Hay un poema de Pablo Antonio Cuadra que debería leerse cada 19 de julio. Lo escribió inspirado en la algarabía que causó el derrocamiento de Somoza; aquel momento en que pareció brillar la aurora de un futuro feliz: la tiranía había sido derrotada, los idealistas con fusiles iban a crear el hombre y la sociedad nueva, y con ella la injusticia y la opresión quedarían enterradas para siempre. Mas el poeta, con su profunda intuición espiritual, percibió una realidad oculta a los ojos de la mayoría:
“Vi a los gráciles, gárrulos y/ Excitados pájaros lacustres/ Danzar con ingenua alegría/ Alrededor del cadáver de la Serpiente/ Como si el mal hubiera con su Muerte terminado/para siempre”.
“Así el pueblo saltó a las calles/ Jubiloso agitando banderas/ Creyendo que un hombre solo/ resumía su daño/ Danzando al sol/ Mientras en la grieta oscura de uno o dos corazones/ Calladamente anidaba la nueva tiranía”.
A 35 años de distancia ya hemos comprobado, unos con espanto, otros con cinismo, cómo no surgió ni hombre nuevo ni sociedad nueva; cómo los líderes y la sociedad de hoy se parecen cada día más a los de ayer; cómo parece reencarnarse, bajo nuevos nombres y rituales, la sombra del somocismo que se pensó extinto.
Es la lección de siempre; advertida por Cristo pero ignorada por Marx: que el mal —las injusticias, la opresión, etc.— tienen su origen más íntimo en el corazón del hombre. El apóstol Santiago lo expresó con claridad en su única carta: “¿De dónde vienen las guerras y peleas entre ustedes? Pues de los malos deseos que siempre están luchando en su corazón”.
El planteamiento sabio y profundo, de que para cambiar el mundo hay que cambiar primero al hombre, de que no es posible construir una sociedad buena si sus miembros son malos, o justa si sus miembros son injustos, ni solidaria si sus miembros son egoístas, fue típico del mensaje cristiano a través de los siglos.
Más con el advenimiento de la modernidad, y sus respectivos sociologismos y psicologismos, se comenzó a proponer lo opuesto. Lo dijo primero Rousseau: el hombre era bueno por naturaleza pero la sociedad lo corrompía; el mal no estaba en él sino en su entorno. Luego vino Marx: la opresión y desgracias del hombre tenían su raíz en las estructuras políticas y económicas. Había pues que cambiarlas radicalmente para liberarlo; la destrucción del capitalismo y la construcción del socialismo permitirían construir un futuro feliz, libre de opresión y pobreza. Entonces surgiría el hombre nuevo, altruista y solidario.

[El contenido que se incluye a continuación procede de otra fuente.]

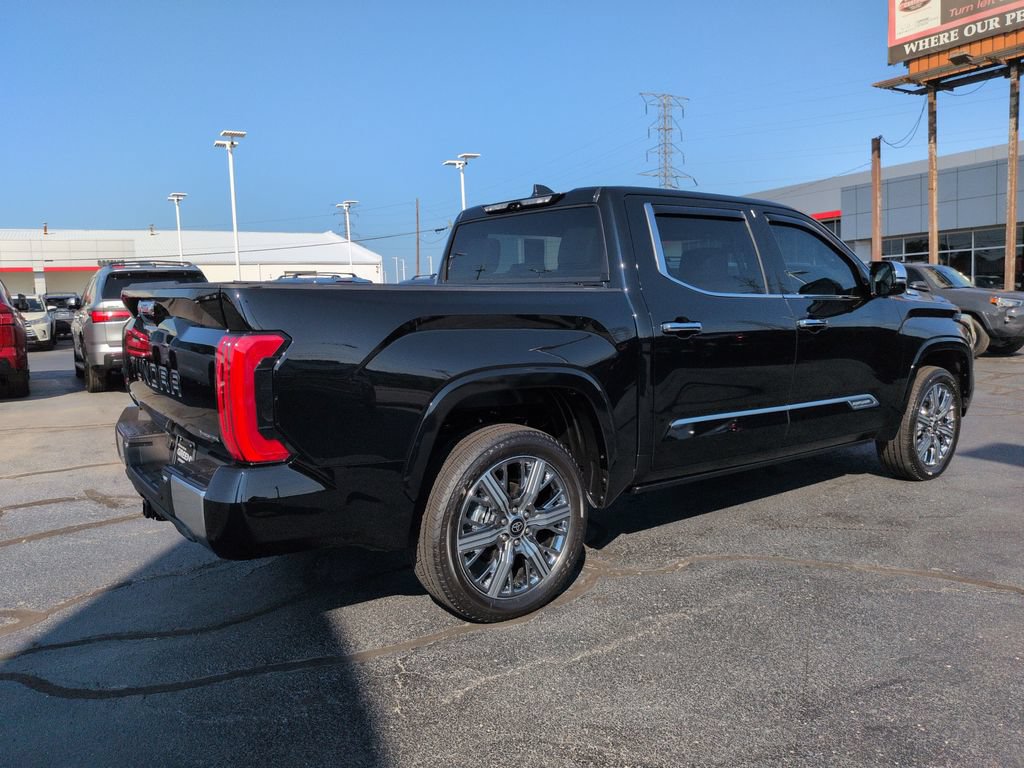 Used 2026 Toyota Tundra Capstone AWD/4WD image 5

Obviamente no ocurrió. Incluso autores no cristianos, procedentes de la izquierda, lo habían advertido; como George Orwell, quien en su deliciosa novela Rebelión en la Granja narraba como los animales, líderes de una revuelta contra los humanos, terminaban comportándose exactamente como estos.
Pero en la Nicaragua de los setenta grandes sectores de la población llegaron al convencimiento ingenuo, como el de las aves de PAC, que la serpiente —Somoza— encarnaba el mal y que eliminado brotaría el amor y la paz. Muchos creyeron a Marx, incluyendo los teólogos de la revolución, quienes proclamaron como deber cristiano luchar contra las estructuras injustas del capitalismo y sumarse a la revolución.
Hoy esas voces, desacreditadas por los hechos, han perdido vigencia. Pero tras ellas quedó una horrible estela de cadáveres y destrucción, cuyo sacrificio tendría sentido si contribuyese, al menos, a no olvidar lo que en su momento eclipsaron la euforia y las ideologías: que para mejorar la sociedad hay que mejorar primero al hombre.
El autor es sociólogo. Fue ministro de Educación.